Cet article commencera par définir certaines conditions et potentielles parties prenantes des réclamations liées aux pertes d’inventaire qui sont examinées suite à un possible cas de fraude. Tout d'abord, qu'est-ce qu'une perte d’inventaire ? En règle générale, une perte d’inventaire est la perte de stocks due à des situations indépendantes de la volonté de l'entreprise. Celles-ci peuvent être liées à un vol ou une catastrophe naturelle (ou un incendie alimenté par des batteries lithium-ion trouvées dans des véhicules électriques à bord du navire évoqué ci-dessus).
Deuxièmement, que signifie la comptabilité judiciaire et que fait le comptable judiciaire ? L'AICPA (l'organe directeur de la comptabilité professionnelle aux États-Unis) définit la comptabilité judiciaire comme « ...l'application des connaissances spécialisées et des compétences d'investigation que possèdent les experts-comptables pour collecter, analyser et évaluer les éléments de preuve, et pour interpréter et communiquer les résultats dans la salle d'audience, la salle du conseil ou tout autre lieu juridique ou administratif. » [1] Par conséquent, les comptables professionnels, principalement les experts-comptables, effectuent des missions de comptabilité judiciaire. Une sous-catégorie de la comptabilité judiciaire est l'examen des fraudes, qui peut être effectué par des comptables ou des non-comptables.
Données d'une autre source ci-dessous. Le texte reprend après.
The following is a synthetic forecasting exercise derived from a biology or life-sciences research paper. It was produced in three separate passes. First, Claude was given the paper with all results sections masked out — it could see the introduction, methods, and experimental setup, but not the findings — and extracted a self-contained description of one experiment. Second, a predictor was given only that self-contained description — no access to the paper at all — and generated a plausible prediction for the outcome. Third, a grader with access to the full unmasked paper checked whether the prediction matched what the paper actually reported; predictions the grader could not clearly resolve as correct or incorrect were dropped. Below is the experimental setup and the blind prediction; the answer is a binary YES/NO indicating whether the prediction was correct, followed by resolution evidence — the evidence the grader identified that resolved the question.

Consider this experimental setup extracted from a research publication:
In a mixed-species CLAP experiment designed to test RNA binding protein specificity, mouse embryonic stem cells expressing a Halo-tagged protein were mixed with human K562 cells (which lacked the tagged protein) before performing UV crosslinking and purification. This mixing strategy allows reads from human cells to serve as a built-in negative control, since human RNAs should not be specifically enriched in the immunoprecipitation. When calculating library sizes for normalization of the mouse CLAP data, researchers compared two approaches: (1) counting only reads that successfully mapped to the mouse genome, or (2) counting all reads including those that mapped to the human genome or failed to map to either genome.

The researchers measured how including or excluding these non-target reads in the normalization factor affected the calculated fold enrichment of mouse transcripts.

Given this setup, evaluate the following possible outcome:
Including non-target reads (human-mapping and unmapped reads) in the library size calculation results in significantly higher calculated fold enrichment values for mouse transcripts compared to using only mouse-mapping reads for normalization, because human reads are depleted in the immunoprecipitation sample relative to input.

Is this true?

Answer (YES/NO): NO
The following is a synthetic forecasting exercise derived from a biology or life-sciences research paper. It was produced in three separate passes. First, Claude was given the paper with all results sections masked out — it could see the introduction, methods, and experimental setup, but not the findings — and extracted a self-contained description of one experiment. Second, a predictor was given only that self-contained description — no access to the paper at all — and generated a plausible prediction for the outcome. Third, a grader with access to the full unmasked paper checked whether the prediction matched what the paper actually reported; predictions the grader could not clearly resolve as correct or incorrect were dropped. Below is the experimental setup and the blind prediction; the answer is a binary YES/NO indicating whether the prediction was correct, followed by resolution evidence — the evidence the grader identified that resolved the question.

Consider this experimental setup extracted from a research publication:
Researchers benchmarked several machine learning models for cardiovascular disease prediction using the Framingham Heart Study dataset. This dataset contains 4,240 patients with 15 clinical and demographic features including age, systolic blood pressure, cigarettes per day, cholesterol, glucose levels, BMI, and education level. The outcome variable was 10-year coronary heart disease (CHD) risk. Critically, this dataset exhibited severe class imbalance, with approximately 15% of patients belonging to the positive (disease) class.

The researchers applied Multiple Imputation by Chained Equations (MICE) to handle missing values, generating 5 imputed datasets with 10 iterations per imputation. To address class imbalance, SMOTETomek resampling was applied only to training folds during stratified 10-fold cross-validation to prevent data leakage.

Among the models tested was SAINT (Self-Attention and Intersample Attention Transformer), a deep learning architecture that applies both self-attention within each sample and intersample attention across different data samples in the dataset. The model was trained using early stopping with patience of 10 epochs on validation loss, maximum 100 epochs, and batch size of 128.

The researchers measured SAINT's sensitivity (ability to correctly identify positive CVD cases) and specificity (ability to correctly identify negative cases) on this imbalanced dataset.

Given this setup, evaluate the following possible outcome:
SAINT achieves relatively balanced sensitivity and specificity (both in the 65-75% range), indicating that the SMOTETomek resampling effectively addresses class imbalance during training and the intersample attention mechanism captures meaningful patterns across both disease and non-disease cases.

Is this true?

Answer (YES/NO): NO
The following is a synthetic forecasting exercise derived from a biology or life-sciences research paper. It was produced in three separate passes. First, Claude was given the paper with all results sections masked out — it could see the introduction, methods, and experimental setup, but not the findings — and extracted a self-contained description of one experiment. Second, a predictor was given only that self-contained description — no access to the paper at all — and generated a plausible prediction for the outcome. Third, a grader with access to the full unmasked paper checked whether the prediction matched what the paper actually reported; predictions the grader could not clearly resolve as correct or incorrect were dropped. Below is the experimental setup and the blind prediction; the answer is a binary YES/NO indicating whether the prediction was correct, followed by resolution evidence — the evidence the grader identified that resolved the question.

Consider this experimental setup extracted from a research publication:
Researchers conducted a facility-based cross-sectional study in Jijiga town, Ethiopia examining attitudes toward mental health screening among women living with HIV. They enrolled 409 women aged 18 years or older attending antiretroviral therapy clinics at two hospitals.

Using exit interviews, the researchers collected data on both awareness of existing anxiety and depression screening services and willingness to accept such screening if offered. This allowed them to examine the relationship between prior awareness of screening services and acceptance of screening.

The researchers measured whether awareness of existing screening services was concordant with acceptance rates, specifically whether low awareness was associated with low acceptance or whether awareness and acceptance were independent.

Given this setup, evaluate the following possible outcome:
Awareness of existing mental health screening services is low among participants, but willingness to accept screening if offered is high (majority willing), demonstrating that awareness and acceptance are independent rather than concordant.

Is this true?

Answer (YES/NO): NO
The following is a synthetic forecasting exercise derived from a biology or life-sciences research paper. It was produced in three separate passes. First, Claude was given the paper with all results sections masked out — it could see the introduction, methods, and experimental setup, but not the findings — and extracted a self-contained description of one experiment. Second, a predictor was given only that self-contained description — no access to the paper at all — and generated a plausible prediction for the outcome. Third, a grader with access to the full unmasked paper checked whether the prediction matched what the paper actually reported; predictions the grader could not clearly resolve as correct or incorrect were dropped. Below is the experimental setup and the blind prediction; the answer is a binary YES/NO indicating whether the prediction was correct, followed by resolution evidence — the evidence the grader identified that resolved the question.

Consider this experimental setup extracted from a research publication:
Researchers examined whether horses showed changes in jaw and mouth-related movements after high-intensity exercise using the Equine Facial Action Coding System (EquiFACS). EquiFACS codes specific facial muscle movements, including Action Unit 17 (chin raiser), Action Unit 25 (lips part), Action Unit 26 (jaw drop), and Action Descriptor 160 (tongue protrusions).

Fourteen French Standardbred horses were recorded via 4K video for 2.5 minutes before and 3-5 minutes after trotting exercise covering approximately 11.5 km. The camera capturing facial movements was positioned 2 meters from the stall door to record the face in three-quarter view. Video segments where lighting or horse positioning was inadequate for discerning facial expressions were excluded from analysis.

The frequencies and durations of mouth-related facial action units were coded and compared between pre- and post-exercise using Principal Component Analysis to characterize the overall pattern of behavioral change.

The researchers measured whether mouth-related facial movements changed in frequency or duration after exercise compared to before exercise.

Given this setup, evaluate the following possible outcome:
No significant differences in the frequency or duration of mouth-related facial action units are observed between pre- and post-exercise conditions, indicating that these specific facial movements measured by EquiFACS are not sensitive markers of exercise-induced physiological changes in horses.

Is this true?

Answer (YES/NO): NO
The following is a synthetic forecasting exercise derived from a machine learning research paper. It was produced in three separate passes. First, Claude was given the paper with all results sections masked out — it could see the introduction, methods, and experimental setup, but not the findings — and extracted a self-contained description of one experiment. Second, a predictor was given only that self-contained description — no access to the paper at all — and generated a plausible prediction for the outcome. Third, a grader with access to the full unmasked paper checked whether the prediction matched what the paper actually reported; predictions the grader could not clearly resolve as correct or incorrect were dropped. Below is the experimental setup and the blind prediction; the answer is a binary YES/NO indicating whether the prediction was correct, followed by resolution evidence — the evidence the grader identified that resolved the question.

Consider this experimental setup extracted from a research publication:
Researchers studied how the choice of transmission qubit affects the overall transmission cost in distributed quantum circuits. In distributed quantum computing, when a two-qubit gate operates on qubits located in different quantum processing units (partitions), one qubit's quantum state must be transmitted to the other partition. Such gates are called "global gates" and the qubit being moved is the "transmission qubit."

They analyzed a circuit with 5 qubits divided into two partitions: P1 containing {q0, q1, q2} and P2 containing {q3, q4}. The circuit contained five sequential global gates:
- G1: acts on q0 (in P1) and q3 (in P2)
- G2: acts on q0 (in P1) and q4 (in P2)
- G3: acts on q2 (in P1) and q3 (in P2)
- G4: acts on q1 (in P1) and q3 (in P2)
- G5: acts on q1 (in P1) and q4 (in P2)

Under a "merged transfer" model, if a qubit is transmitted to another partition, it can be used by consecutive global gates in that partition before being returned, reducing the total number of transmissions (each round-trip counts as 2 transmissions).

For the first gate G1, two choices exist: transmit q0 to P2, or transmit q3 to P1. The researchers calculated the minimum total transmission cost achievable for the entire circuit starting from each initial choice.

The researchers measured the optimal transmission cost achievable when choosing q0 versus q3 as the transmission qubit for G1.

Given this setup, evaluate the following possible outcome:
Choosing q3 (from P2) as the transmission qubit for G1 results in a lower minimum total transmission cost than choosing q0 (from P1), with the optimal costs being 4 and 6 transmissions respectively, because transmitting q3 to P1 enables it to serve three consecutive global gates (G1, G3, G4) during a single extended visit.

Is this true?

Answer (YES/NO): YES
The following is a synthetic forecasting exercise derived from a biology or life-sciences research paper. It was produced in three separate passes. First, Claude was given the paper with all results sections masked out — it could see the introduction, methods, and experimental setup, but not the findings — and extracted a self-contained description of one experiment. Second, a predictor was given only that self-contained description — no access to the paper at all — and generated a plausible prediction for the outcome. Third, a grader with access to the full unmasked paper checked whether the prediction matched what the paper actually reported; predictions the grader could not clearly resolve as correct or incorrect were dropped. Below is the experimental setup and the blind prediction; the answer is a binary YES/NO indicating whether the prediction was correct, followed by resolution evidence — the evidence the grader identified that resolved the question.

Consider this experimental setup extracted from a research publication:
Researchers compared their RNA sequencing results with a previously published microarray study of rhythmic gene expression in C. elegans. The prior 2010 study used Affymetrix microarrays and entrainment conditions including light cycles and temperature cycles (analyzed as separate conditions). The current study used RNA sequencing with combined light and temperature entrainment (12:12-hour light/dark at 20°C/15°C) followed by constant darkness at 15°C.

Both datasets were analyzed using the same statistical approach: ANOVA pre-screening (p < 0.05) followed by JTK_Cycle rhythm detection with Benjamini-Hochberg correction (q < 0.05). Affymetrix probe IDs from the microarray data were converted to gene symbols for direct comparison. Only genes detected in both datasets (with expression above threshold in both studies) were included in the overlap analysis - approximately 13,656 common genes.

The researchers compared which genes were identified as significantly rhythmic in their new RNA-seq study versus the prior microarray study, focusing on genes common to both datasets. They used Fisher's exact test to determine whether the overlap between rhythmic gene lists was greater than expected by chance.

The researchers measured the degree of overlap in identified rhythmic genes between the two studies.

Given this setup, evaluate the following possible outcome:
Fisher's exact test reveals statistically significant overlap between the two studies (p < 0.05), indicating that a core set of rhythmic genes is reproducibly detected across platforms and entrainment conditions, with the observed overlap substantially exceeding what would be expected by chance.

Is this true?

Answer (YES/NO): NO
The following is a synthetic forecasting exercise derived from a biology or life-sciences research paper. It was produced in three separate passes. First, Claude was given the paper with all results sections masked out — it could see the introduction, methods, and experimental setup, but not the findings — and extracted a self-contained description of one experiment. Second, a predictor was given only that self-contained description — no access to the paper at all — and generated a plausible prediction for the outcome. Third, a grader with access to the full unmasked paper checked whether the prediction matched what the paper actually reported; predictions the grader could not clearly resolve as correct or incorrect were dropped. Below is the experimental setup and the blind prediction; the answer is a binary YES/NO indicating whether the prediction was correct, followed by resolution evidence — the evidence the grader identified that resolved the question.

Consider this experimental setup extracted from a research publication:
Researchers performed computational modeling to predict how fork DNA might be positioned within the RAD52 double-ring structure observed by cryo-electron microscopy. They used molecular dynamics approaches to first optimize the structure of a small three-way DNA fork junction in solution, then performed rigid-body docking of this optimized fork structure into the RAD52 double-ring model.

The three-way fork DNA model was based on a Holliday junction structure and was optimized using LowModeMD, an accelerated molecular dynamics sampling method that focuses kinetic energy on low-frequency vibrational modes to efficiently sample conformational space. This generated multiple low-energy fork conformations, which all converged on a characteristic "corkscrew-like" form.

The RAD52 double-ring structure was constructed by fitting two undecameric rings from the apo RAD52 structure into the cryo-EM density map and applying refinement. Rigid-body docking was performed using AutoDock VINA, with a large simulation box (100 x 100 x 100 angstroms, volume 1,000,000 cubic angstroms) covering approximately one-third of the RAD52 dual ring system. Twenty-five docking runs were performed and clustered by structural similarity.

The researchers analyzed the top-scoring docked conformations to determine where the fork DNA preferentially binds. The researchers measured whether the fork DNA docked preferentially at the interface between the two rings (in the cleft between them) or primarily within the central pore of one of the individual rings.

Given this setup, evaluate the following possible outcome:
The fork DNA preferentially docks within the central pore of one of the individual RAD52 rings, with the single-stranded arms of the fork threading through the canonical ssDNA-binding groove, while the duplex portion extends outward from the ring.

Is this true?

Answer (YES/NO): NO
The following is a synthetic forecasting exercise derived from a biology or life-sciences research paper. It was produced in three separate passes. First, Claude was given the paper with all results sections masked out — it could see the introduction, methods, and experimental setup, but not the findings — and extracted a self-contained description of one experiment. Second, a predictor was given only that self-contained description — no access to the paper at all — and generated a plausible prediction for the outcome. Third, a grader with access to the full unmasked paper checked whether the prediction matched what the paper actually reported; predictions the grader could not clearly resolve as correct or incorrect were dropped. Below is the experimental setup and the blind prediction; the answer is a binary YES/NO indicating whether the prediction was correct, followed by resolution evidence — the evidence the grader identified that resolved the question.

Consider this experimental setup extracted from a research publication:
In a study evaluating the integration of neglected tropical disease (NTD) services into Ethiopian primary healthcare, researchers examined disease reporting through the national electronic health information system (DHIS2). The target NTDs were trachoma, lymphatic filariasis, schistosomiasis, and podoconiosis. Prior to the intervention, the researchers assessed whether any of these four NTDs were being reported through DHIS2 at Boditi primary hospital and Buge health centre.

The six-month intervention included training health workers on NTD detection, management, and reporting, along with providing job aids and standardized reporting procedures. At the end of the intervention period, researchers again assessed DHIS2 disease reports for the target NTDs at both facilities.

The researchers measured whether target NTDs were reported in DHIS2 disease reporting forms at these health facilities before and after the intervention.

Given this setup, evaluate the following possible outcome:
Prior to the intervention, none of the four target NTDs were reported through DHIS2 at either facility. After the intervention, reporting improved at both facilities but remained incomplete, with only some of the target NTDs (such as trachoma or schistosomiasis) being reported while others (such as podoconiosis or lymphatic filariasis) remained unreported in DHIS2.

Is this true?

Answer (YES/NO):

Troisièmement, qu'est-ce que la fraude ? Selon le Black's Law Dictionary, la fraude est « une déformation volontaire de la vérité ou la dissimulation d'un fait matériel pour inciter une autre personne à agir à son détriment. » Les quatre principaux éléments de la fraude sont : (1) une fausse déclaration d'un (2) fait matériel qui est (3) volontairement faite avec (4) l’intention de tromper.
Bien que les réclamations liées aux pertes d’inventaire ne soient pas toutes frauduleuses, des cas de fraude sont souvent découverts dans les réclamations examinées par les comptables judiciaires expérimentés et bien formés à la détection de la fraude. L'ACFE a indiqué dans son étude mondiale Report to the Nations sur la fraude et les abus professionnels de 2022, que la fraude est un problème qui touche les organisations du monde entier. L'étude de 2022, couvrant 2 110 cas dans 133 pays, a révélé que la fraude a causé des pertes totales dépassant les 3 6 milliards de dollars. [2] La même étude a estimé que les organisations perdent 5 % de leurs revenus chaque année à cause de la fraude. [3]
Une perte d’inventaire peut être couverte par plusieurs polices souscrites par l'entité commerciale. La complexité des réclamations liées aux pertes d’inventaire survient lorsque l'on tente de déterminer la valeur du stock perdu et si ce stock est classé comme matière première, travail en cours ou produit fini.
L’inventaire est généralement défini comme les biens destinés à la vente par l'entreprise. Cependant, les analystes judiciaires quantifient également les pertes de biens personnels des entreprises comme biens qui ne sont pas destinés à la vente. L'évaluation d'un tel inventaire est un processus plutôt simple si l'entreprise achète et revend ensuite un produit (par exemple, une épicerie). Cela devient plus complexe lorsque l'entreprise achète des matières premières (ou des pièces) et transforme ces matières en un produit fini destiné à la revente (par exemple, un fabricant de téléphones portables). Le processus de transition d’un inventaire de matières premières à un inventaire de produits finis destinés à la vente est souvent appelé cycle de vie de l’inventaire. Au fur et à mesure que les matériaux/produits évoluent le long du cycle de vie de l’inventaire, la valeur de ce dernier augmente.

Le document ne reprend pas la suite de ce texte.